The BBC is "massively over-managed" and "underled", Greg Dyke has told corporation staff, in a surprisingly savage indictment of Sir John Birt's regime. On Monday the new director general will unveil a massive change in the management structure of the BBC, designed to unravel some main aspects of Birtism.
Mr Dyke's plans are expected to turn Sir John Birt's management approach on its head. "We have too many systems and processes that drive us all nuts," he said. "We've made this a more complicated business than it is."
Mr Dyke was speaking to staff at a meeting in Bradford. He was, said one witness, "disarmingly frank" in making critical comments about Sir John's BBC. He said he wanted the corporation to be a "happier place" and for employees to feel that there is "management without fear".
The remarks are clearly critical of aspects of Sir John Birt's regime, which was said to be characterised by a "climate of fear" and too much management jargon and bureaucracy.
On Monday at 10am, 400 BBC managers will gather at Television Centre in west London to hear the results of Mr Dyke's review of the corporation. The rest of the staff will watch on the BBC's internal television system.
Mr Dyke, who has been at the BBC for less than six months, will unveil a new flatter structure for the organisation. There are expected to be five top jobs, reporting directly to Mr Dyke: director of television, director of radio, head of factual programming, head of entertainment and drama and head of new media.

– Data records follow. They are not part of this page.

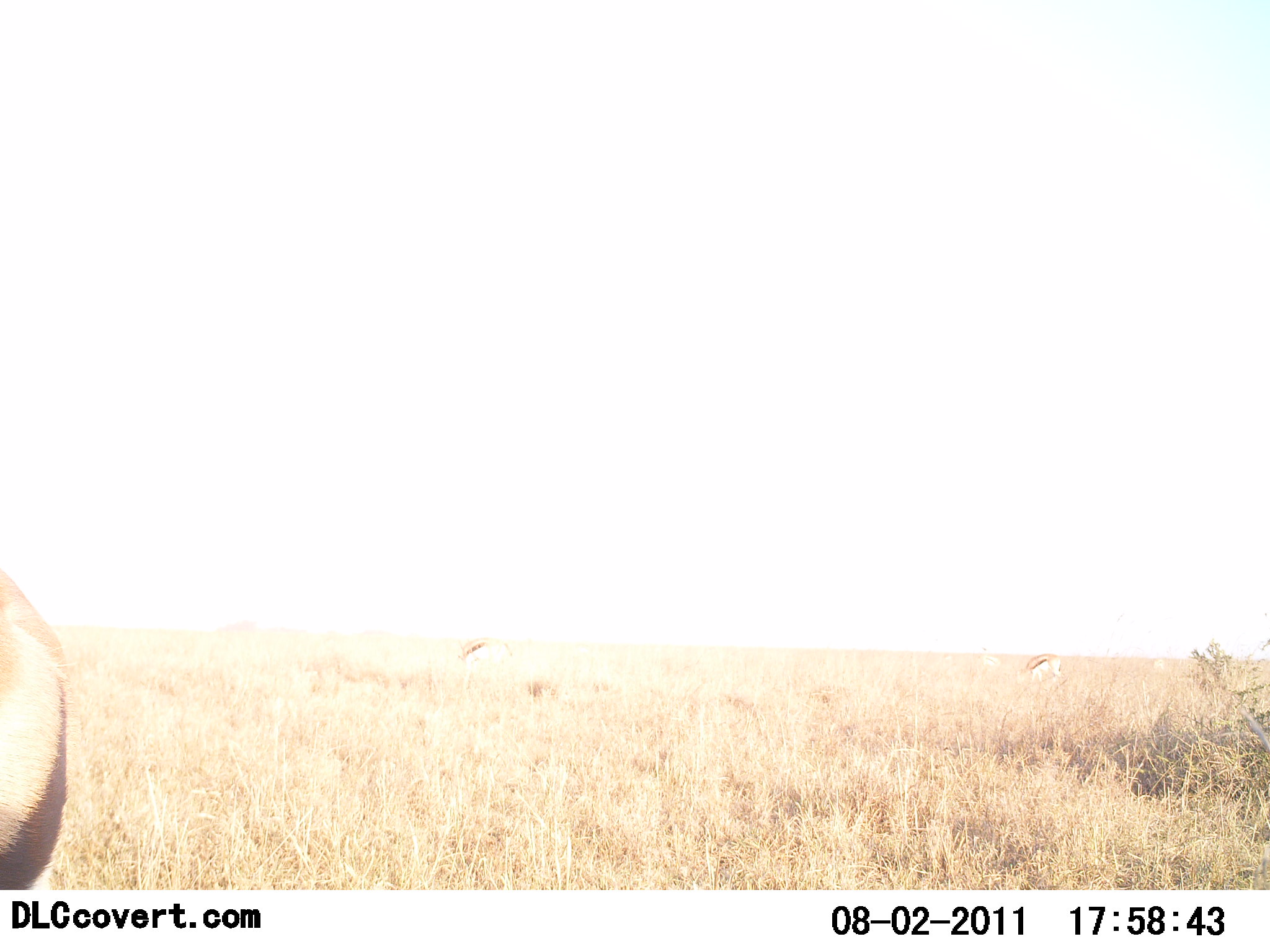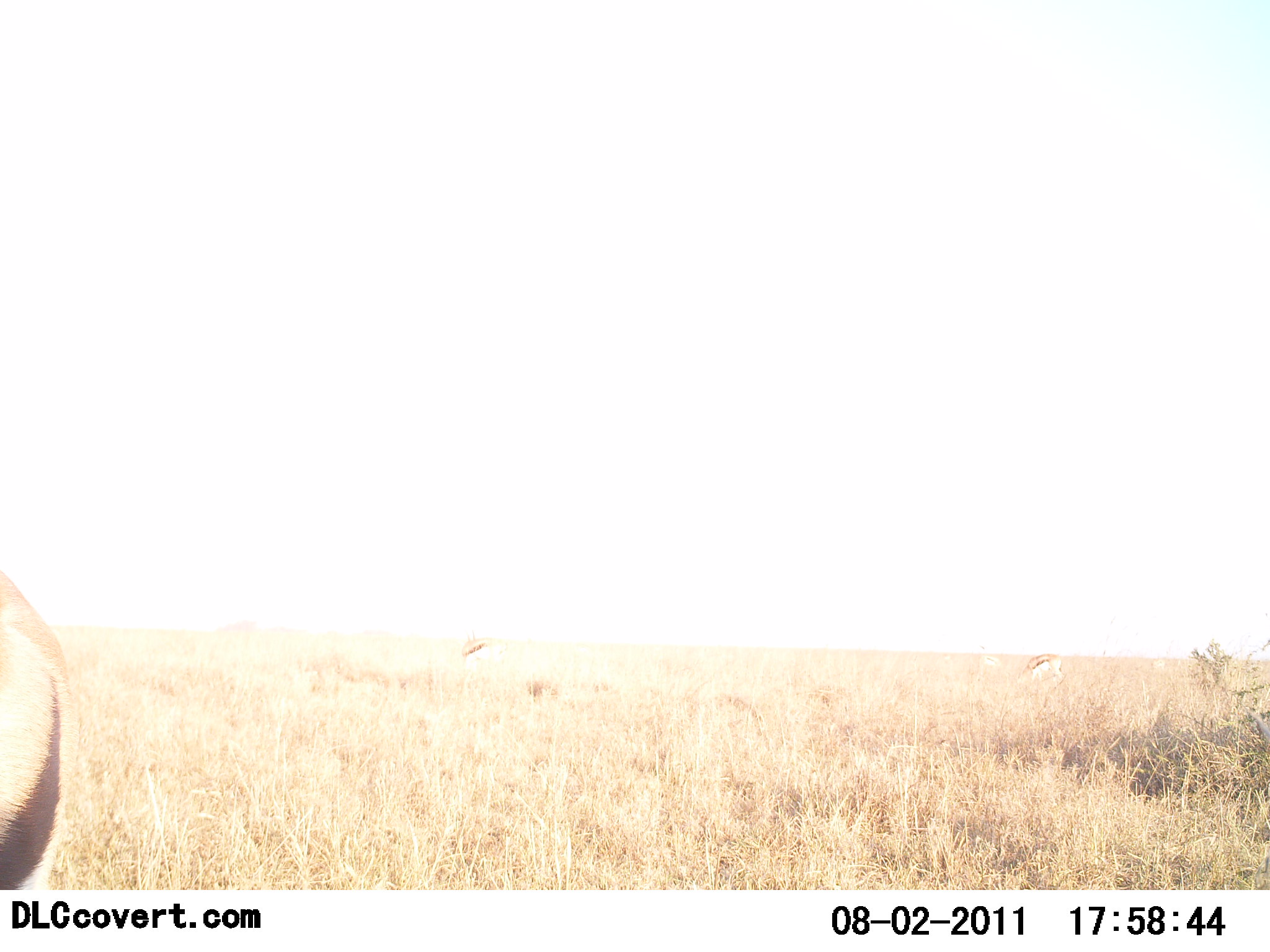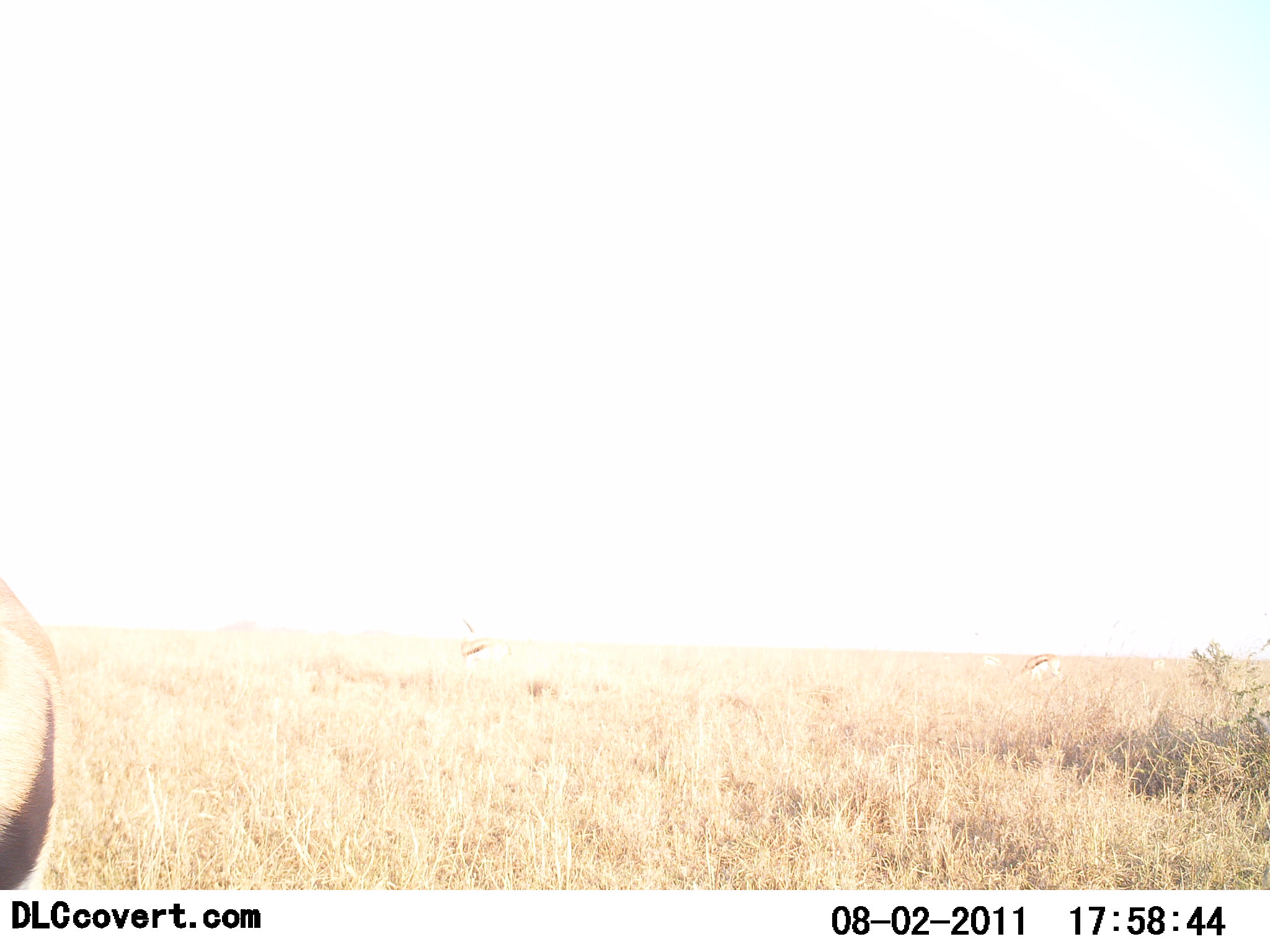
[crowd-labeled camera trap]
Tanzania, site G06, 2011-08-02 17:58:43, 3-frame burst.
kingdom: Animalia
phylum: Chordata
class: Mammalia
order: Artiodactyla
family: Bovidae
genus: Eudorcas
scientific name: Eudorcas thomsonii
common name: thomson's gazelle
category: gazellethomsons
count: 3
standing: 50%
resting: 12%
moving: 0%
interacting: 0%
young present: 0%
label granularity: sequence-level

Mark Thompson, 42, currently head of BBC regions, is expected to get the director of television post. Mr Thompson is likely to be seen as the second most important person in the BBC. The controllers of BBC1 and BBC2 will report directly to him.
The current head of BBC radio, Jenny Abramsky, is likely to become director of radio. She is expected to take control of Radio 5 Live, which she set up and which currently reports to the news and current affairs department.
The entertainment and drama role is also likely to include responsibility for children's programming and to go to the current director of television, Alan Yentob. There has been much hand-ringing at the top of the BBC to "find a role for Alan" to use his creative talents. Although the new job has been presented as a demotion, Mr Yentob's friends said yesterday that he is happy with the deal and likely to accept.
The other top jobs, head of new media and head of factual programming are, on the insistence of BBC governors, likely to be advertised externally. The new media job had been expected to go to the BBC's head of strategy, David Docherty. The factual role may well go to an outsider, possibly one of a number of directors of programmes from commercial channels who have experience in BBC factual programming.
At the next level down, there are expected to be about 16 departments, from marketing to human resources to finance.
The new structure will represent two main departures from Sir John's time. It putsprogramme-makers much closer to the director general, and it abolishes the controversial split between production, which made programmes, and broadcasting, which commissioned them. That split introduced additional bureaucracy and an extra layer of management.
The new director of human resources, Gareth Jones, will be expected to developing leadership skills of managers, underlining Mr Dyke's emphasis on leadership rather than management processes. Mr Jones told staff: "There are pockets where there is leadership in the BBC. You can feel it. With leadership you get energy, good teams, focus, excitement."
Not all executives were so enthusiastic. One said, sullenly: "We'll see. To some degree we've heard it all before."